[What you need to do]
Reproduce the records below exactly as given.

[Dataset rows]
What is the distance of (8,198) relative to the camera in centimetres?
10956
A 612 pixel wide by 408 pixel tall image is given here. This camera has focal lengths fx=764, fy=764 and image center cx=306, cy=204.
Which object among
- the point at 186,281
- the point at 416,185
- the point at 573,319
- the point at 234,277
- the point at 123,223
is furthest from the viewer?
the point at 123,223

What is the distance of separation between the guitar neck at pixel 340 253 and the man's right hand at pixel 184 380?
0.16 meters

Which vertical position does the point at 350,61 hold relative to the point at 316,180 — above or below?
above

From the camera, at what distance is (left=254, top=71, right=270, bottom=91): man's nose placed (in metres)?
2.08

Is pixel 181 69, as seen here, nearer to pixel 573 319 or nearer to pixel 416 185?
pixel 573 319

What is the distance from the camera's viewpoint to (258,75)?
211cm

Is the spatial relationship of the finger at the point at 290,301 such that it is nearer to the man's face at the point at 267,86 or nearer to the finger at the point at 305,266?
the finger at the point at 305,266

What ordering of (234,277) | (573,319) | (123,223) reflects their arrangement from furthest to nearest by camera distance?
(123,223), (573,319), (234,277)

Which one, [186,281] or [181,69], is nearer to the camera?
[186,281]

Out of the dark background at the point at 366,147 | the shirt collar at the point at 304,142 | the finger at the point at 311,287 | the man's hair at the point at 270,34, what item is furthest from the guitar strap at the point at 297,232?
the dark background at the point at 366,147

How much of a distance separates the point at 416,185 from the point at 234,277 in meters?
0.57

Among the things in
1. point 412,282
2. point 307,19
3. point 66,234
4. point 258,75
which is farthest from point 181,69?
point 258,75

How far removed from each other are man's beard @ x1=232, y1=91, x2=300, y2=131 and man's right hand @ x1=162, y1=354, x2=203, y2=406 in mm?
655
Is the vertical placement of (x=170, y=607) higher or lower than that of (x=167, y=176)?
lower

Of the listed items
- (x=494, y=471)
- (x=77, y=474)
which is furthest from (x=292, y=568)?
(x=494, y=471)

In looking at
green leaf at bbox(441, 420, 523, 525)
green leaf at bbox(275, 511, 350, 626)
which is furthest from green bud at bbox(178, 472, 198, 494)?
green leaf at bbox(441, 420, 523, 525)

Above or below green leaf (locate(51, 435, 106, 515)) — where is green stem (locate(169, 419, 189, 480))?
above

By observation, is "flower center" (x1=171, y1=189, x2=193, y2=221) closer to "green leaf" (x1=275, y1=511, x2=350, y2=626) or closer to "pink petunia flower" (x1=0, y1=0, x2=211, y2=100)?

[Reply]
What is the distance of (8,198) relative to the camera in centimetres?
10956
A 612 pixel wide by 408 pixel tall image is given here. This camera has focal lengths fx=764, fy=764 and image center cx=306, cy=204.
Which object among
- the point at 186,281
- the point at 416,185
- the point at 573,319
- the point at 234,277
- the point at 123,223
is furthest from the viewer?
the point at 123,223

What is the distance of separation between the guitar neck at pixel 340 253 and the man's right hand at pixel 184 380?
0.16 meters

Which vertical position does the point at 350,61 hold relative to the point at 316,180 — above or below?
above

From the camera, at what distance is (left=254, top=71, right=270, bottom=91): man's nose placed (in metres)?
2.08

Is pixel 181 69, as seen here, nearer to pixel 573 319 or nearer to pixel 416 185?
pixel 573 319

What is the distance from the camera's viewpoint to (258,75)?
211cm

Is the spatial relationship of the finger at the point at 290,301 such that it is nearer to the man's face at the point at 267,86 or nearer to the finger at the point at 305,266?
the finger at the point at 305,266

What ordering of (234,277) | (573,319) | (123,223) reflects their arrangement from furthest to nearest by camera distance?
(123,223), (573,319), (234,277)

Which one, [186,281] or [181,69], is nearer to the camera?
[186,281]

Out of the dark background at the point at 366,147 | the shirt collar at the point at 304,142 | the finger at the point at 311,287 | the man's hair at the point at 270,34, what item is furthest from the guitar strap at the point at 297,232?
the dark background at the point at 366,147

How much of a distance separates the point at 416,185 from the point at 234,277 in meters?
0.57

Among the things in
1. point 412,282
2. point 307,19
3. point 66,234
4. point 258,75
which is farthest from point 181,69?
point 258,75

How far removed from each other are man's beard @ x1=232, y1=91, x2=300, y2=131 and man's right hand @ x1=162, y1=354, x2=203, y2=406 in mm?
655
Is the vertical placement of (x=170, y=607) higher or lower than that of (x=167, y=176)?
lower

Of the listed items
- (x=494, y=471)
- (x=77, y=474)
which is furthest from (x=292, y=568)?
(x=494, y=471)

In looking at
green leaf at bbox(441, 420, 523, 525)
green leaf at bbox(275, 511, 350, 626)
which is furthest from green bud at bbox(178, 472, 198, 494)?
green leaf at bbox(441, 420, 523, 525)

Above or below green leaf (locate(51, 435, 106, 515)) — where is green stem (locate(169, 419, 189, 480))?
above

By observation, is "flower center" (x1=171, y1=189, x2=193, y2=221) closer to "green leaf" (x1=275, y1=511, x2=350, y2=626) or closer to "pink petunia flower" (x1=0, y1=0, x2=211, y2=100)?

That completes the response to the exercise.